This must be the week God wants us to know we're beautiful. I just keep hearing it again and again.  You're beautiful! Are you hearing it, too?

Maybe you've seen the Dove video that's flying around like wildfire this week. If not, have a look.


This video undid me...in the best kind of way. There are some who think the message is flawed {anything human is}, but I walked away with a sense of wonder. What if God were the one describing each person? I have a feeling even the most talented sketch artist in the world wouldn't be able to keep up with God's description of you! Oh, the beauty...radiant, glorious beauty!

I was wrestling with beauty this week...what it really is and why it's so hard to believe that we're beautiful. I won't go into all the details, but let's just say that the multiple full-length mirrors in the Target dressing room rocked my perception of myself recently. I'm now up to date on my backside, and I can tell you beautiful wasn't the first word that came to mind!

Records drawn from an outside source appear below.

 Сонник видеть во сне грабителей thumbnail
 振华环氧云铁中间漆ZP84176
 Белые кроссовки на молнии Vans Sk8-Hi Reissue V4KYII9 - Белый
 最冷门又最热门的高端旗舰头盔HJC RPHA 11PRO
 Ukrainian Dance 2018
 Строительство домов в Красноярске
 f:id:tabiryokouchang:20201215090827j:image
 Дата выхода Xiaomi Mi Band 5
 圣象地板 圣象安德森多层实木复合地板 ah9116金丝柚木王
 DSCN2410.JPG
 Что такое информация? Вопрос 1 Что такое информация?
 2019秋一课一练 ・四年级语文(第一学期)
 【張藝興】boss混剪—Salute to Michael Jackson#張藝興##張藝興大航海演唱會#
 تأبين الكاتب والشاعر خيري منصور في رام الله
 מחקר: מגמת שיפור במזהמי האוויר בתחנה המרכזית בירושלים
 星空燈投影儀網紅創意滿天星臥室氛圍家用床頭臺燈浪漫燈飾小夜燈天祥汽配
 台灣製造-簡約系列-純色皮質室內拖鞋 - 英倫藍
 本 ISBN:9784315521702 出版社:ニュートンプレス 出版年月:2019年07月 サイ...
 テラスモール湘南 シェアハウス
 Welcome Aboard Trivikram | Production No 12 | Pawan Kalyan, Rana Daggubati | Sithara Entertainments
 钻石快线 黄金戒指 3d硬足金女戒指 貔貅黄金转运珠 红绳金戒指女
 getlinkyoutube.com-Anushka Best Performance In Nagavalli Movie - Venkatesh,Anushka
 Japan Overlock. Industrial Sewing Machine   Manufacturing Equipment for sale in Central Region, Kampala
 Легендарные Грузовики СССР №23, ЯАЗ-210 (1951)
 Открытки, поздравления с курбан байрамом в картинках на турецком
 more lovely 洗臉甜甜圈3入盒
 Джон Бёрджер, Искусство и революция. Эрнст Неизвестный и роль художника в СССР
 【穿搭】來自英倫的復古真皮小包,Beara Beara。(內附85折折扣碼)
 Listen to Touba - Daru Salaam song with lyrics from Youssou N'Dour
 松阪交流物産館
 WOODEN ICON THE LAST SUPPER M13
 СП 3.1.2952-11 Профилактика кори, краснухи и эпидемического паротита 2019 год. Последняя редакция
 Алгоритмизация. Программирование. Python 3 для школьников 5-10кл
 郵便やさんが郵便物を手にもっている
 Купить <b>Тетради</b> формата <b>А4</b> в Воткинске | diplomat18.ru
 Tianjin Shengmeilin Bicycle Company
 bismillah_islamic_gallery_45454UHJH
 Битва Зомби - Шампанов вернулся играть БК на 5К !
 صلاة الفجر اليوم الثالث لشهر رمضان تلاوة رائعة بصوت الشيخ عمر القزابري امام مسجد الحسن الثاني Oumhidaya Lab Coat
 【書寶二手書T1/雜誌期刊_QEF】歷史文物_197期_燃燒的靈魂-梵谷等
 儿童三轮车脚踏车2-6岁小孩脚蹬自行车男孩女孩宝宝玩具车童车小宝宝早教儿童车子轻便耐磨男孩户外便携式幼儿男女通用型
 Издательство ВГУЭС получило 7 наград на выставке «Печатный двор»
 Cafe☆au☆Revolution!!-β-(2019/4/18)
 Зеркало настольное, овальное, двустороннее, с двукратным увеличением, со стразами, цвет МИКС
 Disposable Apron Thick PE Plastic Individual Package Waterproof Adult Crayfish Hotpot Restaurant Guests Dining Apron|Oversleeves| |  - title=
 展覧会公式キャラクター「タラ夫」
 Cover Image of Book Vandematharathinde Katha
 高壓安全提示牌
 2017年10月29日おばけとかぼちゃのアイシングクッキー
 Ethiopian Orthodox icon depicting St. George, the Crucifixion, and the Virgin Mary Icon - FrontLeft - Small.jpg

Lucky for me, my oldest daughter was with me. {There's nothing like having a daughter watching to convict you of the views you have about your own body and beauty!} I'm so thankful for what God exposed in that dressing room: that while I don't say harsh and hateful things about my body out loud, I've got plenty of harsh and hateful thoughts in my head. And all that hate? It goes against everything God says is true about me: I am fearfully and wonderfully made. I'm beautiful. I'm glorious. I'm His.

So, friends, I'm claiming the truth of who I am today and telling that silent but deadly voice of self-hatred to shut up. Seriously! Shut UP! Yuck and gross is not who I am. And it's not who you are. Will you claim the truth with me today? Will you embrace your God-given beauty?


One last thing to share...with a little shyness, and great humility. I just received an incredibly kind email from a blog reader. She thanked me for opening my heart on the blog and for blessing her in the process....telling me of the ways God has spoken to her through some of my posts. {Emails like this remind my why I keep sharing here...despite the hundreds of times I've wanted to walk away.} And then at the very end of her message, she wrote this in reference to my last post:
When I opened your blog today,  I was immediately struck by the photos of you.  You have grown more beautiful (if that could be possible) and truly seem to have a glow about you. It must be attributed to an inner peace and contentment you are feeling now.
My eyes filled with tears as I read her words. That's the kind of beautiful I want to be...the kind that radiates from the inside. White legs, no make-up, barn boots and a ball cap...yet she saw beauty. She saw the real me. And called me beautiful. Sometimes we need someone to call us out.

I want to do that for you today. I want to call you beautiful. If I could look into your heart and see what God sees, I'm quite sure I'd be WOWED by your radiant, glorious beauty! If the inside kind of beauty is what really counts, then I bet you've got it in spades!

Love and hugs to you,

P.S. If you need a song sung over you today, listen to Beautiful by Mercy Me. So good!

4.11.2013

Family Worship In The Barn

If you saw my last post, you saw this picture:

Family worship in the barn, white legs and all!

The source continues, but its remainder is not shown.